Eventually an eye appears on Jeckers’ right shoulder, to be followed by a complete second head after he receives an electric shock. A second head that looks a lot like Forage. The rampaging two headed beast, following some kind of primordial instinct, seeks out its creator, heading to Forage’s lab, pursued by the police, Jeckers’ estranged wife and his editor. Once at the lab, the creature inevitably kills Forage, setting fire to the lab in the process, before chasing the lady assistant through the streets, ending up in Parliament Square where, in front of the Houses of Parliament, he finally splits into two: his original self and a bestial hominid bearing remarkable resemblance to a hairy version of Forage. Before the police arrive, the creature throttles the assistant. Leaving a confused Jeckers to take the rap. With Forage’s body destroyed by the fire, the hominid takes his place and we next see him addressing a pro Brexit rally on the eve of the referendum, his rhetoric becoming ever more violent, before he leaps into the crowd, foaming at the mouth and rabidly mauling attendees.

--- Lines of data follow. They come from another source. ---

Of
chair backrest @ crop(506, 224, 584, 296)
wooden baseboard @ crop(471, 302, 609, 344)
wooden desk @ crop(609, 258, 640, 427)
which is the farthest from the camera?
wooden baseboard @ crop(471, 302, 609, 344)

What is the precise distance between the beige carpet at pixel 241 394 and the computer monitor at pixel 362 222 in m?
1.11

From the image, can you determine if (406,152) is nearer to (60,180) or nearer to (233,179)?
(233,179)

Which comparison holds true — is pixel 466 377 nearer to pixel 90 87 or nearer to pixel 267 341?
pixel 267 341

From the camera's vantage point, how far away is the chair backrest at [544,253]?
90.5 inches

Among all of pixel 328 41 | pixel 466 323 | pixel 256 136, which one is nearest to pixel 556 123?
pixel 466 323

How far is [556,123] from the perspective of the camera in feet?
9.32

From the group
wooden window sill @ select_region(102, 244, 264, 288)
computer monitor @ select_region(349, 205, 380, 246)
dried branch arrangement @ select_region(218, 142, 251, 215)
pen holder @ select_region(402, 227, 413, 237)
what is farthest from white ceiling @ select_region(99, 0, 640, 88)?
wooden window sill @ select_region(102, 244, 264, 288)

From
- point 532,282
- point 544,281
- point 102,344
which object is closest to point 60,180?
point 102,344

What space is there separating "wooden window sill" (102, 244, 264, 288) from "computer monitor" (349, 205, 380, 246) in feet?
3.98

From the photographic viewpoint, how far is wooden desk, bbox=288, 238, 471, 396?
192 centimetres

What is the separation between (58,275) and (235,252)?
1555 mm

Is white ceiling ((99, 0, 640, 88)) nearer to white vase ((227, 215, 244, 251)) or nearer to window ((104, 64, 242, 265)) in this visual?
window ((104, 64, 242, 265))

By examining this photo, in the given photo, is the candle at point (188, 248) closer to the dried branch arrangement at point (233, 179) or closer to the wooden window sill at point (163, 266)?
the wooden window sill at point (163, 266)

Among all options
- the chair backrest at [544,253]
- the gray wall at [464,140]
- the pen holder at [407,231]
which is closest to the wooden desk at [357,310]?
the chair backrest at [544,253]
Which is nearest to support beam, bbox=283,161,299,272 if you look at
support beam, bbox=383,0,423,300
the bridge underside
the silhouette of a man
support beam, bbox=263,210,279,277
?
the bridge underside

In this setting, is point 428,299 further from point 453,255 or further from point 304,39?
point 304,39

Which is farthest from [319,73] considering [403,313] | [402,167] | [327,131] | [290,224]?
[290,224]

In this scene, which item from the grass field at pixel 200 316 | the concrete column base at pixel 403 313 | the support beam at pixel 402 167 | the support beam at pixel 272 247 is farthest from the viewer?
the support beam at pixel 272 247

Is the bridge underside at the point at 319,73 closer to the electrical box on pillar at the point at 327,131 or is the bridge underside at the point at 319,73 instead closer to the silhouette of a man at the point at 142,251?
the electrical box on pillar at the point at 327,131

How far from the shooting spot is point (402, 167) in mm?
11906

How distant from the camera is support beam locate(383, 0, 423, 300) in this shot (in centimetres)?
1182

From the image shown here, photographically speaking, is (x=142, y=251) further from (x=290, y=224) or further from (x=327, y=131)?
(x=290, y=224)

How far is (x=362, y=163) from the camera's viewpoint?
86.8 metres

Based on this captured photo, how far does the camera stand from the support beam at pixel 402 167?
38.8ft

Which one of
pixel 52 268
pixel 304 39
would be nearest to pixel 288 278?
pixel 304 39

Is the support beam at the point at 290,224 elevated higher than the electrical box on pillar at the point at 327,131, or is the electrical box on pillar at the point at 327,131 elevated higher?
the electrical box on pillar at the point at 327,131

Two Faces of Brexit is one of those films which, on one level, is so preposterous that you want to laugh at it. However, some of the special effects are, for a low budget movie, quite effective, especially the eye on the shoulder. The second head – some kind of mechanical prosthetic rather than CGI – isn’t the worst attempt at realising such a thing I’ve ever seen.. Even the actual split isn’t badly done – effected by having the actors playing the reporter and the hominid placed, significantly, behind the statue of Winston Churchill in Parliament Square when it occurs, with one going one way, the other the opposite way, tearing the raincoat they are wearing apart. (Somewhat miraculously, the reporter’s underpants remain intact).

The film offers no pat happy ending – the reporter, now divested of his evil twin, is still arrested for the crimes he committed whilst under the influence of Forage’s serum, while his evil Brexit-supporting twin is apparently triumphant, symbolically devouring his own supporters, implicitly infecting them with the self destructive ‘Brexit bug’. Its attempts to encapsulate the whole Brexit debate as an internalised conflict within a single human being is interesting, if, perhaps less successful that the film’s makers had intended, with the emphasis on the Brexit beast’s deprivations obscuring some of the subtleties of the debate. Nevertheless, Humpman gives a fine performance as the conflicted victim, forced to act against his own nature and art house director Ars Von Triers proves surprisingly adept at handling the horror and exploitation aspects of the film.